One of the reasons PECOTA projections doubted the Cubs was their starting pitching depth and lack of strikeout pitchers on the staff. Hoyer declined to discuss why their team projections suggest they will outperform PECOTA’s analytics.

“That’s a slippery slope, talking about whether you can outperform those,” Hoyer said. “But I think we’re going to throw a lot of strikes for sure. Our staff has really good command.
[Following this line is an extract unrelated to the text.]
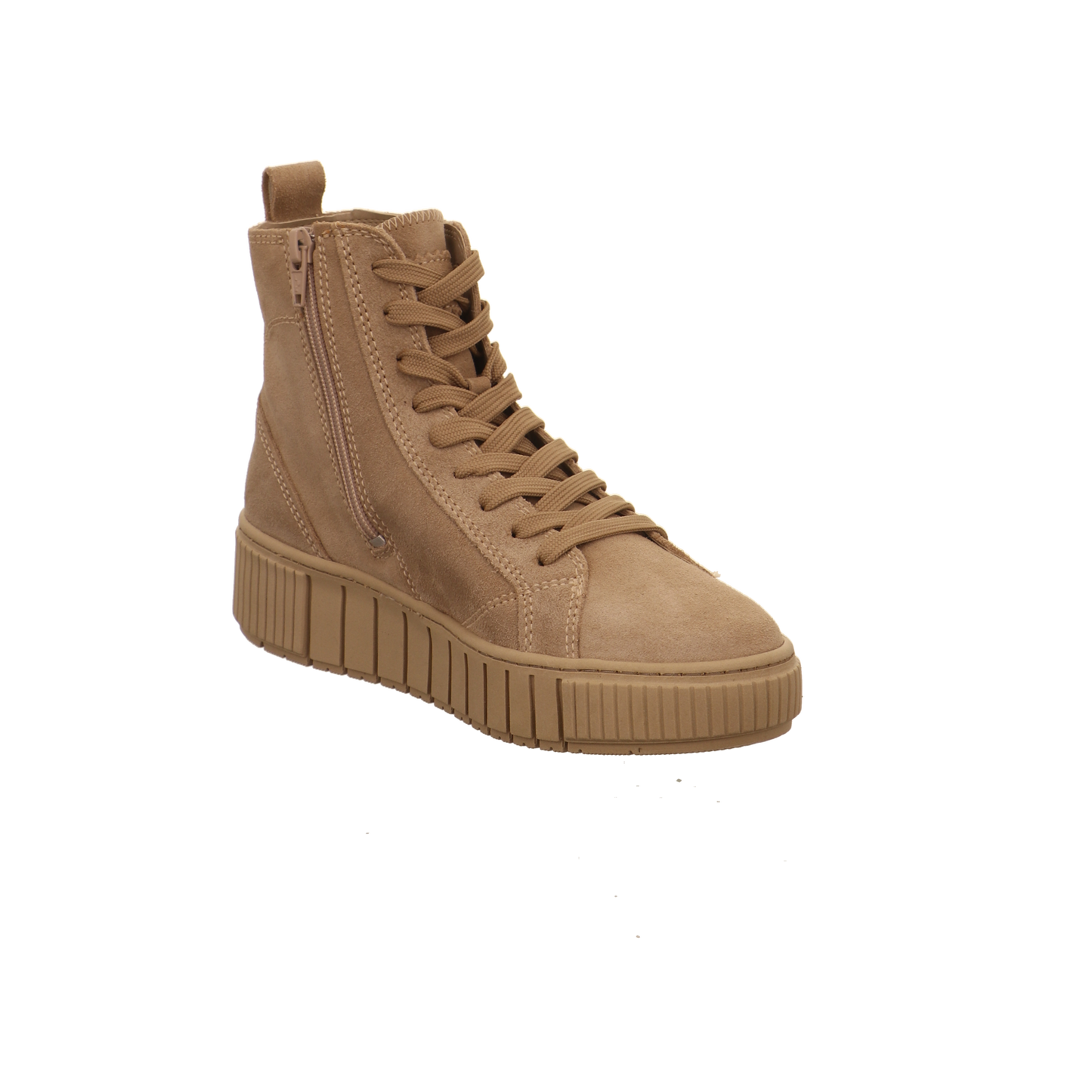 Tamaris beige Bild7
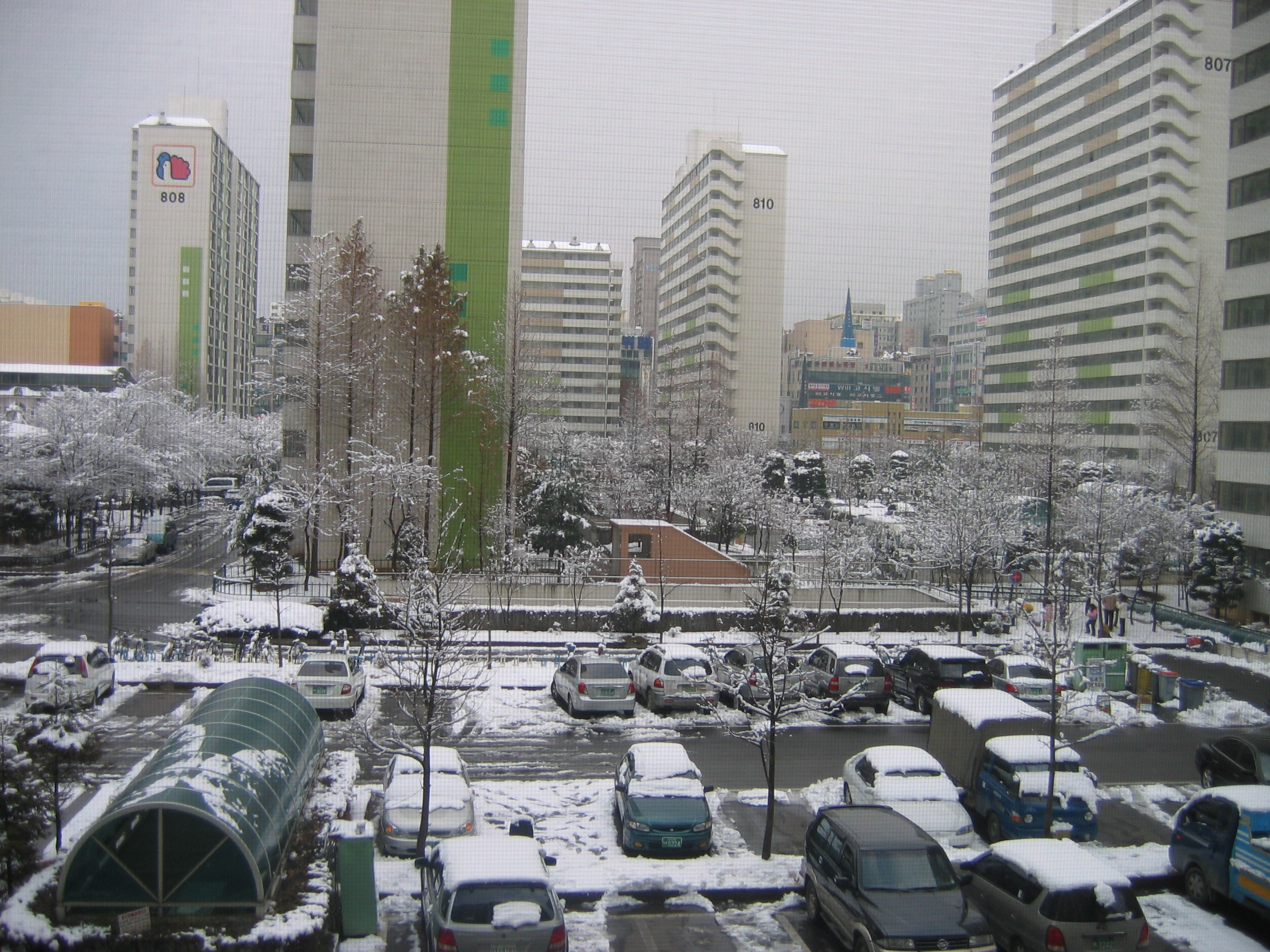 2006-12-17 오후 1-45-19.JPG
We’re going to really catch the ball and then certainly the hope is that our run prevention in general exceeds expectations.

“But like I’ve said before, I’m never going to sit here and say why we’re going to outperform a certain projection system. … We don’t have a strikeout pitching staff, but certainly we should limit our walks and hopefully the balls in play we can limit to outs.”

Swanson, who inked a seven-year, $177 million deal to leave the Atlanta Braves and become the new face of the franchise, said he wouldn’t have signed without the idea of winning a World Series.


“That’s the only goal,” Swanson said. “There is no other reason to play this game other than to win. Realistically, when you look at everything that way, that’s why I came here, to be a part of something bigger than myself. To be a part of a team that could bring forth a fourth World Series (title) for this great organization.”

The Cubs are off and running, and now it’s time to start showing why they can disprove the skeptics.